Дальше шли пейзажные снимки. Темная вода на рассвете. Темная вода на закате. Темная вода в солнечный полдень. Отражение самой мамы в темной воде, текучее и переменчивое, неуловимое и неузнаваемое. Тонкий девичий силуэт на темном фоне. И еще один силуэт… Нина поднесла снимок к глазам… Со дна озера на нее и на ее беспечную маму смотрел Сущь, красноглазый зверь. Или не со дна? Или он подкрался со спины и заглядывал маме через плечо? Сущь заглядывал, а мама ничего не замечала. Нина даже сейчас не была уверена в том, что видит. Может, Сущь, а может, игра света и тени, происки бессонной ночи.
На следующем фото был запечатлен пикник. Или рыбалка, Нина разглядела висящий над зажженным костром котелок. Их было четверо. Троих она узнала сразу, кем был четвертый, догадалась. Четверка неразлучных друзей. Все четверо молодые, красивые, довольные. Все четверо улыбаются той, что их снимает. Улыбаются и призывно машут руками.

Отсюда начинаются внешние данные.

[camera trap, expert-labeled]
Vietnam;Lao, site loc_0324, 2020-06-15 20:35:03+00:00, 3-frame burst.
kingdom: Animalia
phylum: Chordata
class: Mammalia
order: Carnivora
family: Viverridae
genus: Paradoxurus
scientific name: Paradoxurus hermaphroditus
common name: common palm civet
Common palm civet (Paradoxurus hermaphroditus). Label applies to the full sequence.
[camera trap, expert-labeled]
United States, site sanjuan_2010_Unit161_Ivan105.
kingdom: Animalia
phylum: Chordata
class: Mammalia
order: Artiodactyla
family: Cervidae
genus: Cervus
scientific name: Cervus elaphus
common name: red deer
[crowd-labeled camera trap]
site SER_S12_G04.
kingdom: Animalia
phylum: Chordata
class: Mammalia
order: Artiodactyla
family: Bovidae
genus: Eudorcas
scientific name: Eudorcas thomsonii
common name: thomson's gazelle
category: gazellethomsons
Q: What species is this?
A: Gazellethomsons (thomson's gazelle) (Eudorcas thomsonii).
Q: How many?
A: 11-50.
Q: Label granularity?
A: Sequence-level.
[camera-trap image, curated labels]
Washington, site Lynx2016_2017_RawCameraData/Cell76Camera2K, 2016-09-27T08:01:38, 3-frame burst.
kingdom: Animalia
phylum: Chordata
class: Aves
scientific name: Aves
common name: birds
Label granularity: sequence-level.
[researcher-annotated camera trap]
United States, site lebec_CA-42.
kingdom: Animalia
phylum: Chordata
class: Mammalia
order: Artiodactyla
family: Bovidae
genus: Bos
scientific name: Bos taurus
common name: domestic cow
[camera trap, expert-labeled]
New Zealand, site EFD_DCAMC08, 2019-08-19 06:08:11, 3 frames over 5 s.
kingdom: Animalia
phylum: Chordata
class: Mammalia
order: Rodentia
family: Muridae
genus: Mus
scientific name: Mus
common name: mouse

А теперь их осталось двое. Третий снимает их со спины. Мама в накинутой на плечи шали, той самой, что сейчас так уютно укутывает Нину. И Сергей Лютаев. Он обнимает маму за плечи, по-хозяйски обнимает, но смотрит не на нее, а на того, кто снимает. В его взгляде раздражение. Наверное, этот третий застал их врасплох, поэтому он злится. Наверное, им с мамой хотелось побыть наедине, а третий им помешал. У мамы длинные распущенные волосы, тогда она еще не носила строгие пучки, тогда она позволяла себе любить и быть любимой. Сердце защемило, Нина перевернула страницу.
Этот снимок сейчас назвали бы селфи. Девушка, та самая, с первого фото, улыбается своему отражению в зеркале, на ней шелковое платье в мелкий цветочек, в руке – фотоаппарат. Надо спросить у Шипичихи, что это за девушка, возможно, одна из маминых подруг.
Нина подняла голову в тот самый момент, когда на альбомные страницы упала тень. Наверное, поэтому не успела испугаться. Или просто устала бояться?